Chapter 30881 wordsPublic domain

WEDNESDAY

Last night the moon was so bright that my two pets, rescued from the ruins of Lierre, woke up and began to talk.

Or was it the big guns that woke them, the canary, and the grey Congo parrot?

It might have been!

For sometimes the city seemed to shake all over, and as I lay in bed I wondered who was firing: Germans, Belgians, English, which?

About three o'clock, between dozing and listening to the cannon, I heard a new sound, a strange sound, something so awful that I almost felt my hair creep with horror.

It was a man crying in the room under mine.

Through the blackness of the hour before dawn a cry came stealing:

"_Mon fils!
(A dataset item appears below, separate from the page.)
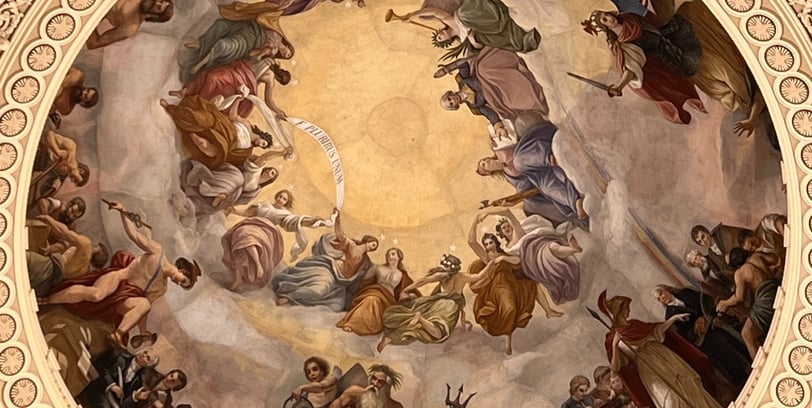a dome of a building with a painting of a painting on it
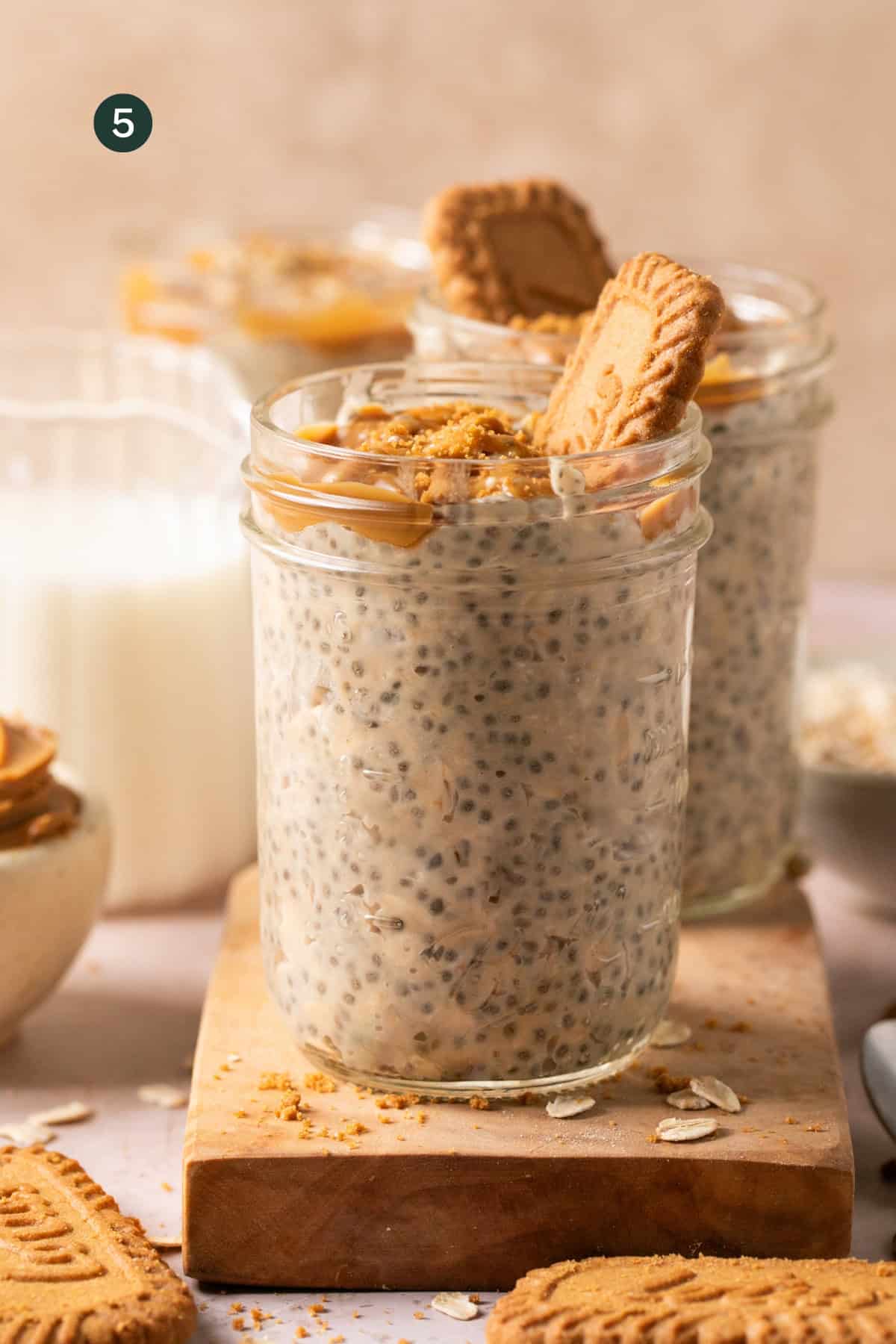 Two glass jars filled with creamy biscoff overnight oats, topped with crushed cookies and a cookie piece. The jars rest on a wooden board, surrounded by a glass of milk and extra cookies in the background.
Mon fils!_"

Out of the night it came, that sudden terrific revelation of what is going on everywhere beneath the outward calm of this nation of heroes.
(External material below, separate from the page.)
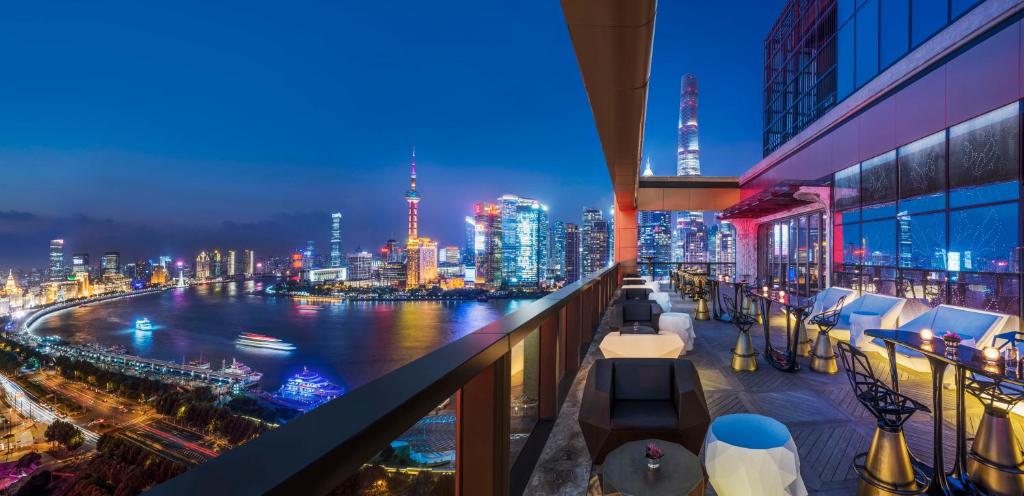 a view of a city skyline at night from a balcony at Wanda Reign on the Bund in Shanghai
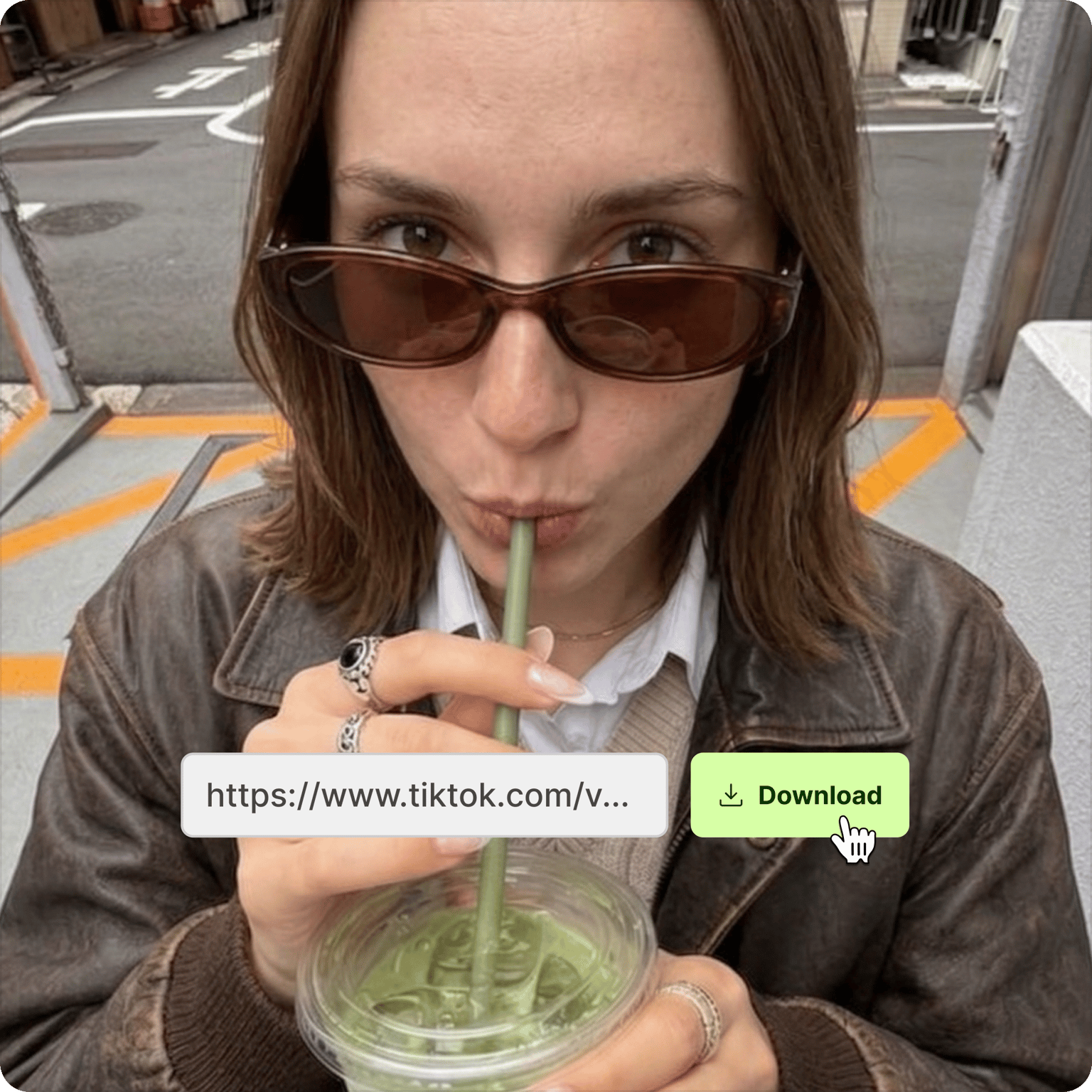 TikTok downloader interface showing a woman in sunglasses drinking green iced tea with a download URL bar overlay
And one had not realised it because one had seen so few tears.

One had almost failed to understand, in the outer calm of the Belgians, what agony went on beneath.
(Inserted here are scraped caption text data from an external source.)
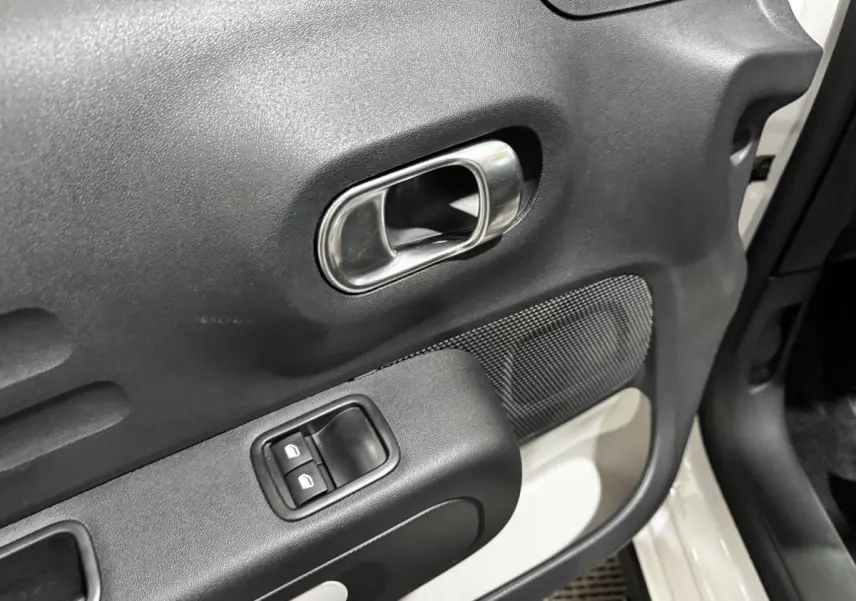 Gros plan sur la porte avant droite blanche d’une Citroën C3 2024, avec poignée intérieure chromée et commandes de vitres.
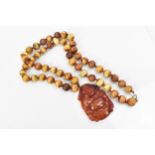 An East Asian carved red jadeite laughing Buddha pendant, on a hardstone prayer bead necklace, the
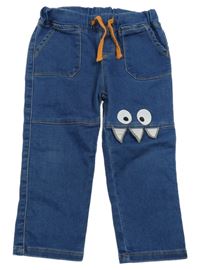 Modré teplákové rifle s príšerkou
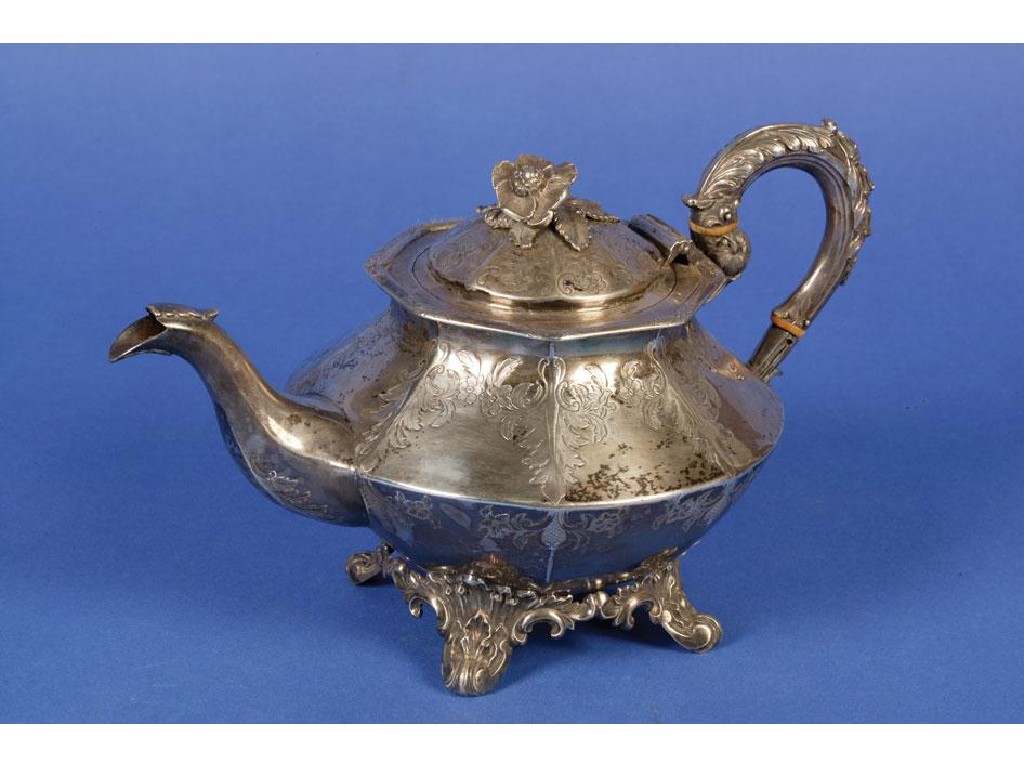 Appraisal: AN EARLY VICTORIAN TEAPOT of melon form with a leaf-capped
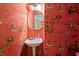 Unique powder room showcasing a pedestal sink and vibrant red wallpaper with a whimsical toile pattern at 3929 Browning Pl, Raleigh, NC 27609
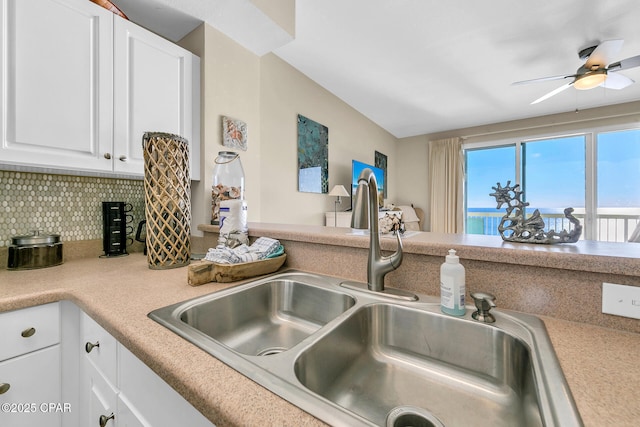 kitchen with sink, ceiling fan, white cabinets, and decorative backsplash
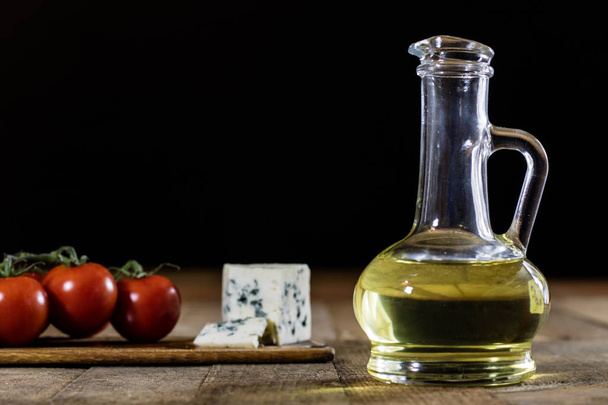 Italian tasty food, olive oil, white cheese and tomatoes. - 写真・画像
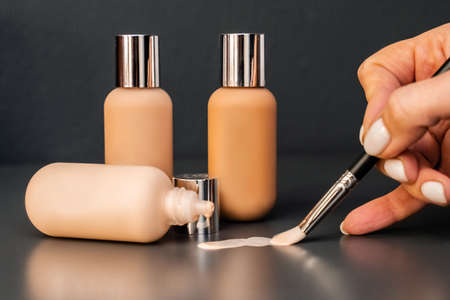 Foundation for the face in glass jars of dark and light shades. Professional makeup for makeup artists. A womans hand holds a brush and smears foundation.の写真素材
And now, in the midnight, the veil is torn aside, and I see a human heart in extremis, writhing with agony, groaning as the wounded never groan, stricken, bleeding, prostrate, overwhelmed with the enormity of its sorrow.

"_Mon fils! Mon fils!_"

Since I heard that old man weeping I want to creep to the feet of Christ and the Mother of Christ, and implore Their healing for these poor innocent broken hearts, trodden under the brutal feet of another race of human beings.

* * * * *

At four, unable to sleep, I rose and dressed and went downstairs.

In the dim, unswept palm court I saw a bearded man with two umbrellas walking feverishly up and down, while the sleepy night porter leaned against a pillar yawning, watching for the cab that the _chass_ had gone to look for. It came at last, and the bearded gentleman, with a sigh, stepped in, and drove away into the dusky dawn, a look of unutterable sadness seeming to cloak his face and form as he disappeared.

"_Il est triste, ce monsieur là_," commented our voluble little Flemish porter. "He is a Minister of the Government, and he must leave Antwerp, he must depart for Ostend. His boat leaves at five o'clock this morning."

"So the Government is really moving out," I think to myself mechanically.

A little boy runs in from the chill dawn-lit streets.

It is only half-past four, but a Flemish paper has just come out.--_Het Laatste Nieuws._

The boy throws it on the table where I sit writing to my sister in England, who is anxious for my safety.

I struggle to find out what message lies behind those queer Flemish words.

_De Toestand Te Antwerpen Is Zeer Ernstig._

What does it mean?

_Zeer Ernstig?_

Is it good? Is it bad? I don't know the word.

I call to the night porter, and he comes out and translates to me, and as I glean the significance of the news I admire that peasant boy's calm.

"_La situation à Anvers est grave_" he says. "The Burgomaster announces to the population that the bombardment of Antwerp and its environs is imminent. It is understood, of course" (translating literally), "that neither the threat nor the actual bombardment will have any effect on the strength of our resistance, which will continue to the very last extremity!"

So we know the worst now.

Antwerp is not to hand herself over to the Germans. She is going to fight to the death. Well, we are glad of it! We know it is the only thing she could have done!

* * * * *

And now the hotel wakes right up, and dozens of sleepy, worn, hollow-cheeked officers and soldiers in dirty boots come down the red-carpeted stairs clamouring for their _café-au-lait_.

The morning is very cold, and they shiver sometimes, but they are better after the coffee and I watch them all go off smoking cigarettes.

Poor souls! Poor souls!

After the coffee, smoking cigarettes, they hurry away, to....

The day is past sunrise now, and floods of golden light stream over the city, where already great crowds are moving backwards and forwards.

Cabs drive up continually to the great railway station opposite with piles of luggage, and I think dreamily how very like they are to London four-wheelers, taking the family away to the seaside!

And still the city remains marvellously calm, in spite of the ever-increasing movements. People are going away in hundreds, in thousands. But they are going quietly, calmly. Processions of black-robed nuns file along the avenues under the fading trees. Long lines of Belgian cyclists flash by in an opposite direction in their gay yellow and green uniforms. The blue and red of the French and English banners never looked brighter as the wind plays with them, and the sunlight sparkles on them, while the great black and red and gold Belgian flags lend that curious note of sombre dignity to the crowded streets.

But not a word of regret from anyone. That is the Belgian way.

Belgians all, to-day I kneel at your feet.

Oh God, what those people are going through!

God, what they are suffering and to suffer! How can they bear it? Where do they get their heroism? Is it--it must be--from Above!